Page extract:
2010-01-31 Thread Ralf Wildenhues
Hi Paul,

please keep the list in Cc:, thanks.

* Paul Smedley wrote on Thu, Jan 28, 2010 at 09:16:50AM CET:
 On 28/01/10 16:04, Ralf Wildenhues wrote:
 Our ld.exe is based on a very old version of GNU ld - and as such,
 doesn't seem to correctly create reloadable object files.
 
 Which version?
Not sure to be honest - but the copyright notice in ld.c at
http://svn.netlabs.org/libc/browser/branches/libc-0.6/src/emx/src/ld
states 'Copyright (C) 1988 Free Software Foundation, Inc.; so it's old
:)

Unfortunately whilst I have the rest of binutils working OK, I don't
have a working ld from the latest GNU binutils.

 Is there a way to tell libtool to NOT create reloadable object
 files, and simple add all the individual object files to the
 compiler linking command?
 
 Hmm, it should only do so when the command line exceeds the expected
 maximum length on your system.  Can you post the --mode=link command
 that fails, plus all of its output, as well as the output of
./libtool --config
 
 please?  Thanks.
 Well from reading the docs, I figured this shouldn't be used as
 well, but haven't been able to decipher why it is occuring.

Data:
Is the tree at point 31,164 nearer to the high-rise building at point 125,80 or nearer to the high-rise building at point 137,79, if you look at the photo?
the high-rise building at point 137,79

Your goal: Based on the libtool mailing-list thread, decide whether each statement agrees with it: (a) the copyright notice in ld.c dates from 1988; (b) the thread reports having a working ld from the latest GNU binutils; (c) reloadable object files should be created only when the command line exceeds the expected maximum length. Answer yes or no for each, and quote the deciding words.

Complete answer:
(a) Yes: "Copyright (C) 1988 Free Software Foundation, Inc."
(b) No: "I don't have a working ld from the latest GNU binutils."
(c) Yes: "it should only do so when the command line exceeds the expected maximum length on your system."